I subsequently recorded eight further interviews with Mary before her death in 1983. With each visit, Mary opened up to me her rich reserve of memories and family papers. I seldom left the house without an armful of photographs and letters - which I deposited in the Lancashire Record Office at Preston.
Pictured right: Liverpool Suffrage Society, by-election 1910 (seated far right). Click to enlarge
There was real excitement in tracking the forgotten story of a radical suffragist. Selina Cooper left full-time school aged 11 to work as a half-timer in a local cotton mill, and on her thirteenth birthday begun work full-time as a 'cotton operative'. In 1900 she was swept up by suffragists Esther Roper and Eva Gore-Booth, collecting signatures for the women cotton workers' petition, and Selina accompanied it down to Westminster in 1901 ~ Radical Suffragists. Perhaps Selina's most remarkable achievement, given the abrupt ending of her education, was that she was talent-spotted by Mrs Fawcett's growing NUWSS, and from 1906 was employed as a NUWSS organizer, speaking around the country.

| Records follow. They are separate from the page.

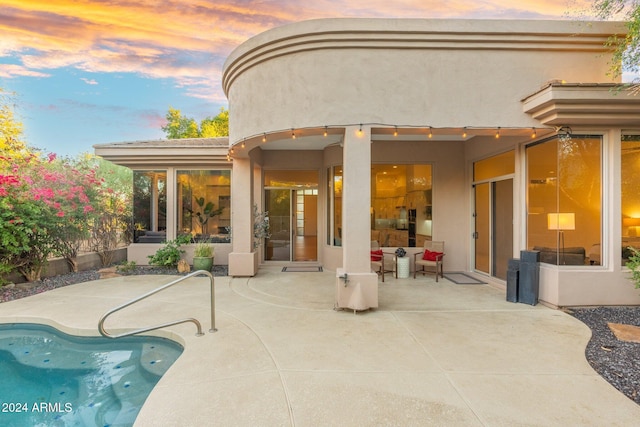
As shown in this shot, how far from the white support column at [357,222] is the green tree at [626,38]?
4.03m

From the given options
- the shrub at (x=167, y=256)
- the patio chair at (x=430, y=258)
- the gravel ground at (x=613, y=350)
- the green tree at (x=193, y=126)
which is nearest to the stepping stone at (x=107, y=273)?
the shrub at (x=167, y=256)

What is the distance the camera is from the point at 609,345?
403 centimetres

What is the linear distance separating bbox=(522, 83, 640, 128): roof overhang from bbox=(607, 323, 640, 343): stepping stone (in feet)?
11.6

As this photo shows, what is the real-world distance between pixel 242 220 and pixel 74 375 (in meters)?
4.97

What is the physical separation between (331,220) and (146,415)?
7.28 m

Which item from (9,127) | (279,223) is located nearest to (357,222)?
(279,223)

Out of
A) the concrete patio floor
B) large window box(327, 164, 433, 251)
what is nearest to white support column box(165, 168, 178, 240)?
the concrete patio floor

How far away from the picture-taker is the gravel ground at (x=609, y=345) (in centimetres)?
318

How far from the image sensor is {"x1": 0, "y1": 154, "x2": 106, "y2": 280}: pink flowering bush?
707 centimetres

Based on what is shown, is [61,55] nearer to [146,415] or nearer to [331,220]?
[331,220]

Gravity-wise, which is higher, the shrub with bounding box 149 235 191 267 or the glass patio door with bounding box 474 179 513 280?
the glass patio door with bounding box 474 179 513 280

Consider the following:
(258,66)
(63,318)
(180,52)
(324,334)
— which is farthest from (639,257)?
(180,52)

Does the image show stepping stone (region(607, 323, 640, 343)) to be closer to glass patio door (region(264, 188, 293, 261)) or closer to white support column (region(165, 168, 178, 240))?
glass patio door (region(264, 188, 293, 261))

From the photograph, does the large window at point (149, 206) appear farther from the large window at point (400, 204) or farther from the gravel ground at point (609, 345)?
the large window at point (400, 204)
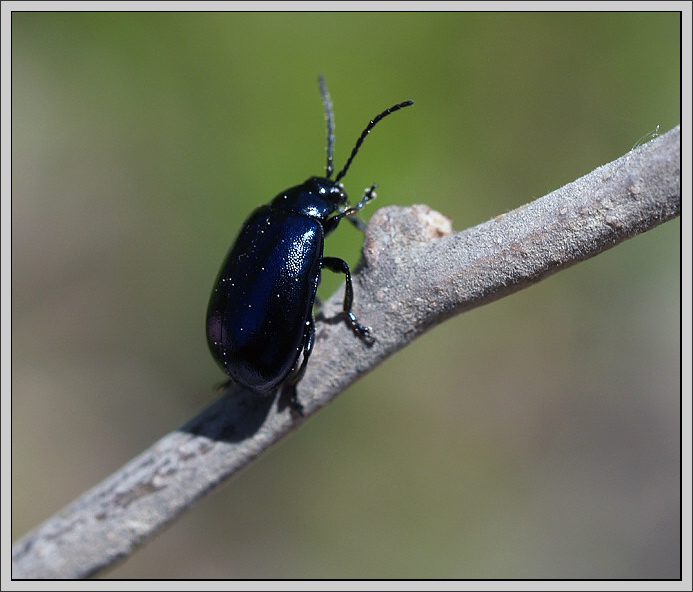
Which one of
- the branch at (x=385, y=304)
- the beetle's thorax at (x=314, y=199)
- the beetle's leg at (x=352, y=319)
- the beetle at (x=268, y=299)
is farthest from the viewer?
the beetle's thorax at (x=314, y=199)

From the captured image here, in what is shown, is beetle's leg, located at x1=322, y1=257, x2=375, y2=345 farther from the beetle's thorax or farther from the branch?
the beetle's thorax

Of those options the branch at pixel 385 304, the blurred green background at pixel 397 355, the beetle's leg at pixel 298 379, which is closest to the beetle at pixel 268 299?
the beetle's leg at pixel 298 379

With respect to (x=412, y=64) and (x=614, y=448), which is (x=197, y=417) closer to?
(x=412, y=64)

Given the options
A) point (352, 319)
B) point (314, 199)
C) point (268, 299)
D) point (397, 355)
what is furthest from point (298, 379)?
point (397, 355)

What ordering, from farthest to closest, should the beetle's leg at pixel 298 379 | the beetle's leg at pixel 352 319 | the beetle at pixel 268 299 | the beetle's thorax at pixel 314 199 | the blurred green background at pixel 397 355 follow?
the blurred green background at pixel 397 355 < the beetle's thorax at pixel 314 199 < the beetle at pixel 268 299 < the beetle's leg at pixel 298 379 < the beetle's leg at pixel 352 319

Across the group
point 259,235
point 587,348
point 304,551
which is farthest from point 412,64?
point 304,551

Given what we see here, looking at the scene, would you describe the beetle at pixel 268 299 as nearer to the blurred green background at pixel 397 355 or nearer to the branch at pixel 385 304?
the branch at pixel 385 304

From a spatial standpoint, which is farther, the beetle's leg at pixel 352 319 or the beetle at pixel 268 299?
the beetle at pixel 268 299

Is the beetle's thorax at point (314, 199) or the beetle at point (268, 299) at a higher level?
the beetle's thorax at point (314, 199)
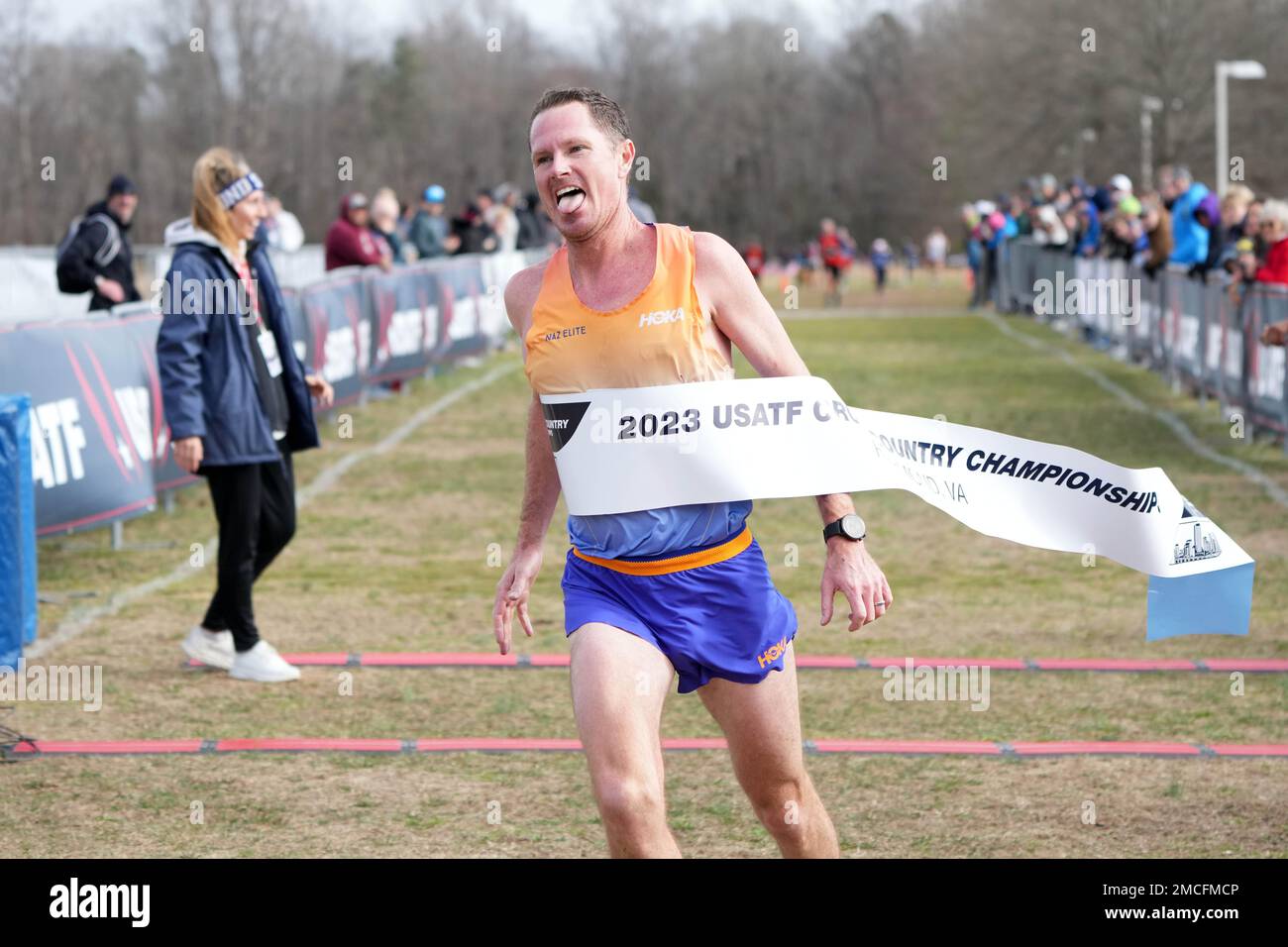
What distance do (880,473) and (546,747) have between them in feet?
9.62

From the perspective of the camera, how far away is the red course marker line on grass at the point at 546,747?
6879 mm

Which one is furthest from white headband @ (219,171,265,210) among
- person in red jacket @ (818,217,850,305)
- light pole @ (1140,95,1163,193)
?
light pole @ (1140,95,1163,193)

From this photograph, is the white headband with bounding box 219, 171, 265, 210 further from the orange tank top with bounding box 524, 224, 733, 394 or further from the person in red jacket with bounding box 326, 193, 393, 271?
the person in red jacket with bounding box 326, 193, 393, 271

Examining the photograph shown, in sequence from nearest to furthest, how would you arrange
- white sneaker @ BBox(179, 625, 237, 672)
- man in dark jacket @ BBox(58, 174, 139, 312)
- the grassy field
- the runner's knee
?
1. the runner's knee
2. the grassy field
3. white sneaker @ BBox(179, 625, 237, 672)
4. man in dark jacket @ BBox(58, 174, 139, 312)

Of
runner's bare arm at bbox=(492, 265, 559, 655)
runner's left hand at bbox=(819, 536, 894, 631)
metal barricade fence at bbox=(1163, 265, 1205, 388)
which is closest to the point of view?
runner's left hand at bbox=(819, 536, 894, 631)

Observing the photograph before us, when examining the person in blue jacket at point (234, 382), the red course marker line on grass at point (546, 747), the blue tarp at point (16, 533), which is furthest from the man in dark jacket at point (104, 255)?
the red course marker line on grass at point (546, 747)

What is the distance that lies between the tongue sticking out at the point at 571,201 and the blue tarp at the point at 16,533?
4808mm

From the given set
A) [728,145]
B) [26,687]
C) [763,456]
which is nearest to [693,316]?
[763,456]

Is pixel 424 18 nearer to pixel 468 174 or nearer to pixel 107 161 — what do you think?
pixel 468 174

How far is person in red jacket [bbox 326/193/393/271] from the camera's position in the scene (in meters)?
19.9

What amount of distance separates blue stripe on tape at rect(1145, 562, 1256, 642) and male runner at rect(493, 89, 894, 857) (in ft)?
2.77

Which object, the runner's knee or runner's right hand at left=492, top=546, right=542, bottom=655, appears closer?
the runner's knee

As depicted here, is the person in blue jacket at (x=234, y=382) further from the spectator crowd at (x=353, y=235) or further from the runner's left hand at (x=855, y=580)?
the runner's left hand at (x=855, y=580)
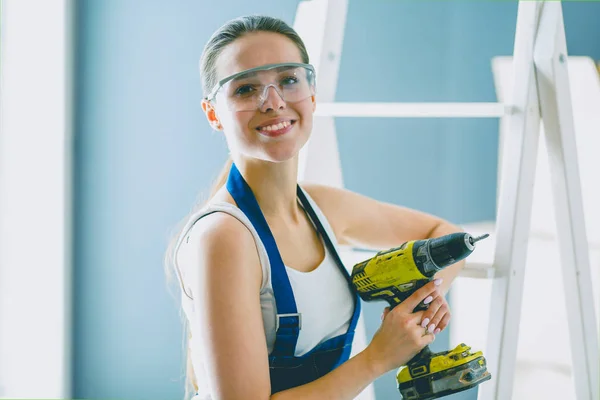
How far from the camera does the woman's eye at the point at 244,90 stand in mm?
1247

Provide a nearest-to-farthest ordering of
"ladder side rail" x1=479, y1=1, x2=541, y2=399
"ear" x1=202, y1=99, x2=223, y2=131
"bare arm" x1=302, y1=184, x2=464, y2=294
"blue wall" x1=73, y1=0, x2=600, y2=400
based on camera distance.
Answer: "ear" x1=202, y1=99, x2=223, y2=131 < "ladder side rail" x1=479, y1=1, x2=541, y2=399 < "bare arm" x1=302, y1=184, x2=464, y2=294 < "blue wall" x1=73, y1=0, x2=600, y2=400

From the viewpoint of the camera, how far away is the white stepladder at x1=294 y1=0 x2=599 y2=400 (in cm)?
143

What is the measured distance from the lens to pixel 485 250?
2.25 metres

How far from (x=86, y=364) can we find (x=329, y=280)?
197 cm

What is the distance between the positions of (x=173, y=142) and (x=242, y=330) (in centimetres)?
175

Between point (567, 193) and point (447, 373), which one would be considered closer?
point (447, 373)

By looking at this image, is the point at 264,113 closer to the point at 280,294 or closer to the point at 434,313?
the point at 280,294

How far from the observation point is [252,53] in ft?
4.07

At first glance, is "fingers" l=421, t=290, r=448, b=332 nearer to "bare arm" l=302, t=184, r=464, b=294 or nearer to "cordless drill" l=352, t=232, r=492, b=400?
"cordless drill" l=352, t=232, r=492, b=400

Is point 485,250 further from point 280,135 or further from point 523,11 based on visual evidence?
point 280,135

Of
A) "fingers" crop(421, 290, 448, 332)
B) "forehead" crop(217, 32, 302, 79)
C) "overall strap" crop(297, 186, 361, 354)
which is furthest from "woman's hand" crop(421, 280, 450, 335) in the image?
"forehead" crop(217, 32, 302, 79)

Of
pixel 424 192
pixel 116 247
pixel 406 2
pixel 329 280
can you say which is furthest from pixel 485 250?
pixel 116 247

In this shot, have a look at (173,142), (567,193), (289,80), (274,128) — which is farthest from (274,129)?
(173,142)

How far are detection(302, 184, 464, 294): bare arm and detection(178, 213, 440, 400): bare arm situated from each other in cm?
34
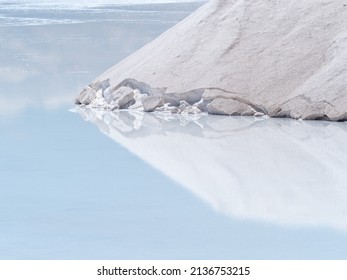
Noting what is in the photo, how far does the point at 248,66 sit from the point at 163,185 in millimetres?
2890

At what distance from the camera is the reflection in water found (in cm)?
555

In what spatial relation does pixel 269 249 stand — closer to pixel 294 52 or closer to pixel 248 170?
pixel 248 170

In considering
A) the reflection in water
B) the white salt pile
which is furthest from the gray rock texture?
the reflection in water

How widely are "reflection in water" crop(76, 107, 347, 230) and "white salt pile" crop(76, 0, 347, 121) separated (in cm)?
20

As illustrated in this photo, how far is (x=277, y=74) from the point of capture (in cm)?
862

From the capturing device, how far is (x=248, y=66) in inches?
344

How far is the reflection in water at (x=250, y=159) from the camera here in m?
5.55

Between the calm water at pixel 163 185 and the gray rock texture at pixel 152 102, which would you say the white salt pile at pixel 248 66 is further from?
the calm water at pixel 163 185

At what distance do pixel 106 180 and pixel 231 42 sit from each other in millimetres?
3042

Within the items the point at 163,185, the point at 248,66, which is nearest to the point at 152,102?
the point at 248,66

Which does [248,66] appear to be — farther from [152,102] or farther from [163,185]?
[163,185]

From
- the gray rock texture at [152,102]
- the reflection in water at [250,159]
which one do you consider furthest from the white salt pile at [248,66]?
the reflection in water at [250,159]

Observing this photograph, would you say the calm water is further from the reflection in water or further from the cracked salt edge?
the cracked salt edge
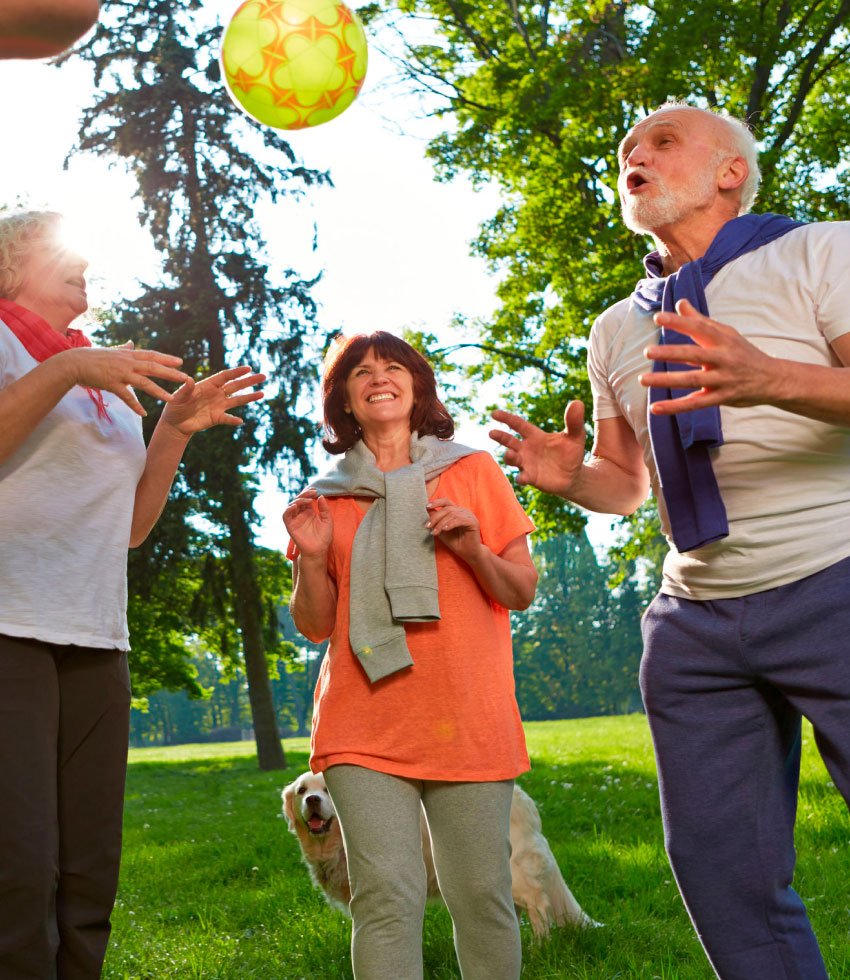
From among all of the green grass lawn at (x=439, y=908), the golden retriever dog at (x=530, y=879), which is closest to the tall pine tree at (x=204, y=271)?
the green grass lawn at (x=439, y=908)

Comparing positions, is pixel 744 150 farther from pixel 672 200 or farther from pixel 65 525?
pixel 65 525

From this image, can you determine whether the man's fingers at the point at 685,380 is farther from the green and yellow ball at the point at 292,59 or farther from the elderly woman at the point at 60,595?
the green and yellow ball at the point at 292,59

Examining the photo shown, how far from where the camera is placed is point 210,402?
3346 mm

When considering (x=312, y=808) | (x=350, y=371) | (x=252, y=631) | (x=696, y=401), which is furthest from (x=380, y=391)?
(x=252, y=631)

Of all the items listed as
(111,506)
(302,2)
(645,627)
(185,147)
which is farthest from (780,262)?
(185,147)

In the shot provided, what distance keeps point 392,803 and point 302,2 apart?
3.37 metres

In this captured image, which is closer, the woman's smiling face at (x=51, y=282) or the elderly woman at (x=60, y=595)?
the elderly woman at (x=60, y=595)

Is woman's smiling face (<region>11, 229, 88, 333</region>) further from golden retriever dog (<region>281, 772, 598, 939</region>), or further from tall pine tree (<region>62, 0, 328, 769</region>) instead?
tall pine tree (<region>62, 0, 328, 769</region>)

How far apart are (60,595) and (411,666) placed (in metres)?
1.08

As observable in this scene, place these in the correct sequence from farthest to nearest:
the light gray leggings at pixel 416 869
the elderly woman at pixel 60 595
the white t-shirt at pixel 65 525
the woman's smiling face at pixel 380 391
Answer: the woman's smiling face at pixel 380 391 → the light gray leggings at pixel 416 869 → the white t-shirt at pixel 65 525 → the elderly woman at pixel 60 595

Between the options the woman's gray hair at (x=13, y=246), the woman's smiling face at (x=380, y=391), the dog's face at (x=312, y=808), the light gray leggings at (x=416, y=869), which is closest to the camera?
the light gray leggings at (x=416, y=869)

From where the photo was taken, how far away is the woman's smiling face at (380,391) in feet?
11.6

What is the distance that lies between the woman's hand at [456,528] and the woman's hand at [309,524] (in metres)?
0.34

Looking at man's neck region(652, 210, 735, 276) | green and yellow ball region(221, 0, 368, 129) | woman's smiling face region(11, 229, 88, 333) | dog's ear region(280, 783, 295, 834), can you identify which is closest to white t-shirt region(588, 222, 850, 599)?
man's neck region(652, 210, 735, 276)
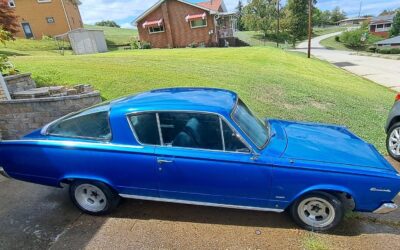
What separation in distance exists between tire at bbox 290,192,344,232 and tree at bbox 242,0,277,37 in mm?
59549

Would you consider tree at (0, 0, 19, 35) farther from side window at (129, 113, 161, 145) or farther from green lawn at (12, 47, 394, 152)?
side window at (129, 113, 161, 145)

Women's Suffrage Society, Nelson station, June 1911. (Centre front, Mary; immediately left, Selina; immediately right, Robert Cooper holding rolled banner). Click to enlarge
Selina Cooper always remained rooted in her own community. In 1911, she helped organize the Nelson delegation down to London for a 40,000-strong suffrage procession. And in 1913, at the finale of the great NUWSS Suffrage Pilgrimage, she spoke in Hyde Park on the same platform at Mrs Fawcett herself.
1913 pilgrimage, Selina (seated, centre), speaking in Hyde Park.
This Hyde Park image has been widely reproduced (including a giant enlargement displayed at the front of the Women's Library at LSE). Here however is the copy that Mary Cooper stored away in her Nelson home for so very many years. It is reproduced here with Mary's biro annotation still visible.
Selina Cooper remained politically active till the very end of her life in 1946. She opposed the 1914-18 War - yet still found time to campaign for Maternity and Child Welfare reforms. She was appointed a magistrate in 1924; and in 1934 she joined a small delegation to visit four women prisoners held in Nazi Germany.
Sadly, my Respectable Rebel biography (Virago 1984) fell out of print. However, its cover lives on - in the red, green and white NUWSS suffrage colours. As does the magnificent collection of Selina Cooper papers in the Record Office at Preston.